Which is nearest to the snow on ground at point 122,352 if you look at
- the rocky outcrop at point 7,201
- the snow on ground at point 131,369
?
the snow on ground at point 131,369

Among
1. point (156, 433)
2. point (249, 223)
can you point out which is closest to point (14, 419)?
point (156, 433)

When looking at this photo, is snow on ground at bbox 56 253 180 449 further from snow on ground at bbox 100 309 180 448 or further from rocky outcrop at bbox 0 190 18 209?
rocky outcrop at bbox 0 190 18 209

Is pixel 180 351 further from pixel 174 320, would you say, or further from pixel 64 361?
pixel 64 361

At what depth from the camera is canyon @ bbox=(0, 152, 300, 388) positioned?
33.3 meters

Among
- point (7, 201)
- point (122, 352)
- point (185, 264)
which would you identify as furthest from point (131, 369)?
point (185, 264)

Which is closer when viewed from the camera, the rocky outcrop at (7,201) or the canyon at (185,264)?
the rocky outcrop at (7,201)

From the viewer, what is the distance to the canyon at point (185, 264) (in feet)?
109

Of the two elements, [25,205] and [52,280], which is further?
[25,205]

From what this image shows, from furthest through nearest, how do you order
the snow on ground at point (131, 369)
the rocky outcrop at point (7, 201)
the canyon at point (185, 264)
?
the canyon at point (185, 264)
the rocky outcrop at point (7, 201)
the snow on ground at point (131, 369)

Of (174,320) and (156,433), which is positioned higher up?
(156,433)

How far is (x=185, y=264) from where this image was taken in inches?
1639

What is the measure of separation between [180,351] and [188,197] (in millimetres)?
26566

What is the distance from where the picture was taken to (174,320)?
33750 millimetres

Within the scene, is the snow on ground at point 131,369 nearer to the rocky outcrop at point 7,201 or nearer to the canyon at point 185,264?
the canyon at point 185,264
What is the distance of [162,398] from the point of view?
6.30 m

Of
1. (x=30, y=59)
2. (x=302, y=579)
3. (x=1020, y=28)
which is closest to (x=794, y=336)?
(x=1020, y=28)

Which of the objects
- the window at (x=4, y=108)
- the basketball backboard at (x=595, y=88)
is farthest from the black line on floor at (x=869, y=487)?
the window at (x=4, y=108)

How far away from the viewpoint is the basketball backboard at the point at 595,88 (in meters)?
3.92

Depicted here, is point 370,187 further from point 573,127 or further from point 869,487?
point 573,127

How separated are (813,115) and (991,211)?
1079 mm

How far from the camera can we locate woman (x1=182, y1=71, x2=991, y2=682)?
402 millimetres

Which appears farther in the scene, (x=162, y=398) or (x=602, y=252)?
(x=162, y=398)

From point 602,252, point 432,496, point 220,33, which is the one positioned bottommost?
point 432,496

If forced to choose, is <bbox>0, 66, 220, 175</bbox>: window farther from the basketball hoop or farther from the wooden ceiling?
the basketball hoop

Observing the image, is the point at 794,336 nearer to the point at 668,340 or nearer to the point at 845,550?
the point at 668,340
• • • •
**EXERCISE BRIEF:** Return all of the records above verbatim, line by line, without changing a single character.

**EXERCISE RESULT:**
Which is nearest to the snow on ground at point 122,352 if you look at
- the rocky outcrop at point 7,201
- the snow on ground at point 131,369
?
the snow on ground at point 131,369

Among
1. point (156, 433)
2. point (249, 223)
can you point out which is closest to point (14, 419)?
point (156, 433)

When looking at this photo, is snow on ground at bbox 56 253 180 449 further from snow on ground at bbox 100 309 180 448 or further from rocky outcrop at bbox 0 190 18 209?
rocky outcrop at bbox 0 190 18 209

Is pixel 180 351 further from pixel 174 320, would you say, or further from pixel 64 361?
pixel 64 361

At what depth from the camera is canyon @ bbox=(0, 152, 300, 388) positioned?
33.3 meters

Among
- point (7, 201)
- point (122, 352)
- point (185, 264)
which would you identify as furthest from point (131, 369)?
point (185, 264)

Which is closer when viewed from the camera, the rocky outcrop at (7,201) or the canyon at (185,264)?
the rocky outcrop at (7,201)

From the viewer, what is the distance to the canyon at point (185, 264) (in feet)?
109

Of the two elements, [25,205] and [52,280], which is further?
[25,205]

From what this image shows, from furthest through nearest, how do you order
the snow on ground at point (131, 369)
the rocky outcrop at point (7, 201)
the canyon at point (185, 264)
?
the canyon at point (185, 264)
the rocky outcrop at point (7, 201)
the snow on ground at point (131, 369)

Of (174,320) and (156,433), which is positioned higher up?
(156,433)

How far is (x=185, y=264) from where this image was taken in inches?
1639

What is the measure of separation between [180,351] and [188,197] (in millimetres)?
26566

What is the distance from where the picture was taken to (174,320)?
33750 millimetres

Within the scene, is the snow on ground at point 131,369 nearer to the rocky outcrop at point 7,201 or nearer to the canyon at point 185,264?
the canyon at point 185,264
What is the distance of [162,398] from the point of view?
6.30 m

Of
1. (x=30, y=59)
2. (x=302, y=579)
3. (x=1020, y=28)
which is closest to (x=794, y=336)?
(x=1020, y=28)

Which of the objects
- the window at (x=4, y=108)
- the basketball backboard at (x=595, y=88)
is farthest from the black line on floor at (x=869, y=487)?
the window at (x=4, y=108)

How far away from the viewpoint is the basketball backboard at the point at 595,88 (in meters)?
3.92

Depicted here, is point 370,187 further from point 573,127 or further from point 869,487?
point 573,127

How separated are (813,115) and (991,211)?
1079 mm

How far from the camera can we locate woman (x1=182, y1=71, x2=991, y2=682)?
402 millimetres

Which appears farther in the scene, (x=162, y=398) or (x=602, y=252)?
(x=162, y=398)

From point 602,252, point 432,496, point 220,33, which is the one positioned bottommost?
point 432,496

If forced to choose, is <bbox>0, 66, 220, 175</bbox>: window farther from the basketball hoop or farther from the wooden ceiling?
the basketball hoop

Observing the image, is the point at 794,336 nearer to the point at 668,340 or nearer to the point at 845,550?
the point at 668,340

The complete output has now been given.